Rows of spatial reasoning questions:
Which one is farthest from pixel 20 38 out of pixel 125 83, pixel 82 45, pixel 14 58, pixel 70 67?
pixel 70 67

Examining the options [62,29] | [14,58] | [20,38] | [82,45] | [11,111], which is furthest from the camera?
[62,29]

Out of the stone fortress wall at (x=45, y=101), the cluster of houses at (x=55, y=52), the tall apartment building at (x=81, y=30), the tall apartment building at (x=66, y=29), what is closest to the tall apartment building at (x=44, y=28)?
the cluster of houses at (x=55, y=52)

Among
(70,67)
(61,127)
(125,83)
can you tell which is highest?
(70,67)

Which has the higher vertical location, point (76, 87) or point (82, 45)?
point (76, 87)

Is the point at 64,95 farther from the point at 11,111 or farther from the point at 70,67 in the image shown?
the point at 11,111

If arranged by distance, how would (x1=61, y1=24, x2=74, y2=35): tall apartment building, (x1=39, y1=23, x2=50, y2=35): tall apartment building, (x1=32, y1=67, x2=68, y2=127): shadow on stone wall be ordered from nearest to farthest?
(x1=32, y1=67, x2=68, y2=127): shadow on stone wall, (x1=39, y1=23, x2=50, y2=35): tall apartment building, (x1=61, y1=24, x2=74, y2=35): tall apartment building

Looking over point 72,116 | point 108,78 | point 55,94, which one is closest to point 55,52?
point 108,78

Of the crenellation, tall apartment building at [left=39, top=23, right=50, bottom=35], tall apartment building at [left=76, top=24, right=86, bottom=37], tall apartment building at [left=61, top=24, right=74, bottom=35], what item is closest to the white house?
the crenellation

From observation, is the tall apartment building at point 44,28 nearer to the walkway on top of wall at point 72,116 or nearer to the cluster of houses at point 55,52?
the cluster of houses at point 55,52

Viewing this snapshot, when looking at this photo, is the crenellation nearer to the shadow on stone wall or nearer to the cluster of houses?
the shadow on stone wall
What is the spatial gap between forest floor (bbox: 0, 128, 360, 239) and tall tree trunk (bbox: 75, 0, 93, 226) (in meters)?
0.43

### STATED TASK
Rewrite everything from the line containing "From observation, is" down to the end of the rows, replacing "crenellation" with "battlement" and leaving all else unchanged.

### THE ANSWER
From observation, is the tall apartment building at point 44,28 nearer to the walkway on top of wall at point 72,116 or nearer to the cluster of houses at point 55,52?
the cluster of houses at point 55,52

Viewing this snapshot, when looking at this photo, is the battlement nearer to the shadow on stone wall or nearer to the cluster of houses?
the shadow on stone wall
What is the spatial gap between forest floor (bbox: 0, 128, 360, 239) and tall tree trunk (bbox: 75, 0, 93, 226) (in meters)?
0.43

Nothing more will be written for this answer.